40 women who accused Hollywood director and writer James Toback of sexual abuse and other crimes over four decades have been ordered to pay $1.68 billion in damages. A New York jury found Toback guilty on Wednesday (9 April) of abusing his power in the film industry to sexually assault women between 1979 and 2014. Toback was one of the first people to be accused of sexual assault during the #MeToo scandal in 2017. The jury’s decision marks the largest jury award since the advent of the #MeToo movement, as well as in New York state history.

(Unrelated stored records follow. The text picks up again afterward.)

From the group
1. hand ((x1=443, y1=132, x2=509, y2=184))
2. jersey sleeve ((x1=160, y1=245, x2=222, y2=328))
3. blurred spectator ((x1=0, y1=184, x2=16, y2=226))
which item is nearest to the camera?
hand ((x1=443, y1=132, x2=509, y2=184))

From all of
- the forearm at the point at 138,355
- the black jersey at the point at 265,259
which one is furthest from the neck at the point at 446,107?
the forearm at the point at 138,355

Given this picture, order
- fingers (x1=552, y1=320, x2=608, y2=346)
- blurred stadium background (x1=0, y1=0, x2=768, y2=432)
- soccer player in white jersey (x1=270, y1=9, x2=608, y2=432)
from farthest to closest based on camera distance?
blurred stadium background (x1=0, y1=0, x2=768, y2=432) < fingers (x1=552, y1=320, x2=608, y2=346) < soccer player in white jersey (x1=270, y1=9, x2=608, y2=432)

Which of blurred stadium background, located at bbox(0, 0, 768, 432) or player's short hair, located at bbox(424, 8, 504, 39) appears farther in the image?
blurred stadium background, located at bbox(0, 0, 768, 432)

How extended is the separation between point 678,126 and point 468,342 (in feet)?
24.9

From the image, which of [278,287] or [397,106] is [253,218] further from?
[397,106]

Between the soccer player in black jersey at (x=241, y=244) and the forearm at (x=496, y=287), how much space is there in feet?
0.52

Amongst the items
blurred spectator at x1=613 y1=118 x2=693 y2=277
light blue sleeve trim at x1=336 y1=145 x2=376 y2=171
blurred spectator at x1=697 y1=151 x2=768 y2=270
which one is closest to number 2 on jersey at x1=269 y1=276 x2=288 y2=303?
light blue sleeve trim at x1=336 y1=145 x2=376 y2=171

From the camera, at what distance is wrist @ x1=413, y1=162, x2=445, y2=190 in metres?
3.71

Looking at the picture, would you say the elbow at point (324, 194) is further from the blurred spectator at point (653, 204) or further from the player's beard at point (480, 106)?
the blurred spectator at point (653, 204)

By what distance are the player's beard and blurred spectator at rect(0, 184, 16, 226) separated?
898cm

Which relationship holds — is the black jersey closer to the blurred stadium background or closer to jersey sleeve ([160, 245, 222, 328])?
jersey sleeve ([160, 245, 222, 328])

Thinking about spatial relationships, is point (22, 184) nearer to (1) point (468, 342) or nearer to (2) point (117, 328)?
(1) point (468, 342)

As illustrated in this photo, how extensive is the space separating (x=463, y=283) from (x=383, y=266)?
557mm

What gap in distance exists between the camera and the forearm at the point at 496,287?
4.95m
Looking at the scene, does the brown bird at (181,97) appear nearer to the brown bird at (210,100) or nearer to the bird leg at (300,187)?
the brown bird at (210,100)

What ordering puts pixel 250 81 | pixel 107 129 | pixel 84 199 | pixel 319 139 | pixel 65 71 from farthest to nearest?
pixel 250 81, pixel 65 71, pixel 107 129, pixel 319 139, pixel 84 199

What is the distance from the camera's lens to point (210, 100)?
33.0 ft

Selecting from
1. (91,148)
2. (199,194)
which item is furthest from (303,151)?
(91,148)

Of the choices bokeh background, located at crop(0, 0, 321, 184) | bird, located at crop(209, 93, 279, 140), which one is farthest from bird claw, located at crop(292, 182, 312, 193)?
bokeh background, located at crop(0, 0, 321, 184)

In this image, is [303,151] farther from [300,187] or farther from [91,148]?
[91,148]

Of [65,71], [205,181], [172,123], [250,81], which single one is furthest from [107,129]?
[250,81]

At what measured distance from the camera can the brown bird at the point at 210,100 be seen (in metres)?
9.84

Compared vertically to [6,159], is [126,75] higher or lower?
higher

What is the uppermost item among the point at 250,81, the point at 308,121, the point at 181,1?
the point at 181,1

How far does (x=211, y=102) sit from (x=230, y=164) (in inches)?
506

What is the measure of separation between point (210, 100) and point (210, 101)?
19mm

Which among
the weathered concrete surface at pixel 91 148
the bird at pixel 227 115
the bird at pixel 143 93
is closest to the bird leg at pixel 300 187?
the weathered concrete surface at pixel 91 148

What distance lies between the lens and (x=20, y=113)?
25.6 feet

 In an interview, Nix Patterson LLP attorney Brad Beckworth stated that the plaintiffs believe a verdict of this magnitude will convey a message to powerful individuals "who don't treat women appropriately." The decision is based on a lawsuit that was filed in Manhattan in 2022. In that year, New York state made it possible for people to sue for sexual assault within a year, even if it happened decades ago. As of Wednesday night, the verdict documentation had not yet been made available by the court. According to Beckworth, the verdict awarded the plaintiffs $280 million in compensatory damages and $1.4 billion in punitive damages. “This verdict is about justice,” Beckworth said in a statement.  "But more importantly, it's about taking power back from the abusers—as well as their and their enablers—and returning it to those he tried to control and silence," the author states. "Any sexual encounter or contact between Plaintiffs and Defendant was consensual," said Toback, who had previously represented himself. Additionally, he argued that the New York law that extended the statute of limitations for cases of sexual abuse infringed on his constitutional rights. The 80-year-old was nominated for an Oscar for writing Bugsy, starring Warren Beatty in 1991. He has worked in Hollywood for over 40 years. Accusations that he engaged in years of sexual abuse surfaced in late 2017, first reported by the Los Angeles Times just two weeks after the New York Times published a history of harassment claims against Harvey Weinstein, who in 2020 was sentenced to 23 years in prison for rape and sexual assault charges.

 In five cases involving Toback that they reviewed in 2018, Los Angeles prosecutors stated that the statutes of limitations had run out and decided not to bring criminal charges against him. A few days after the state's Adult Survivors Act went into effect, the plaintiffs then filed a lawsuit in New York. The lawyers said they discovered a pattern of Toback attempting to lure young women on the streets of New York into meeting him by falsely promising roles in his films and then subjecting them to sexual acts, threats and psychological coercion.

 The case's lead plaintiff, Mary Monahan, described the verdict as "validation" for her and the other women. “For decades, I carried this trauma in silence, and today, a jury believed me.  trusted us. That fundamentally alters everything," she stated in a statement. This verdict is more than just a number; it is a statement. We cannot be thrown away. We are not dishonest. We are not collateral damage in someone else’s power trip.  The world knows now what we’ve always known: what he did was real.”

 Another plaintiff, Karen Sklaire Watson, stated that the verdict will make New York safer for women. “We’re drawing a line in the sand: Predators cannot hide behind fame, money, or power,” she said in a statement.  "Not here. Not any longer. A request for comment sent by AP to an email address listed for him was not immediately answered.

 In January, the judge in the case entered a default judgment against Toback, who had failed to appear in court when ordered to do so.  The judge then set up a trial for just damages last month to find out how much Toback owed the women.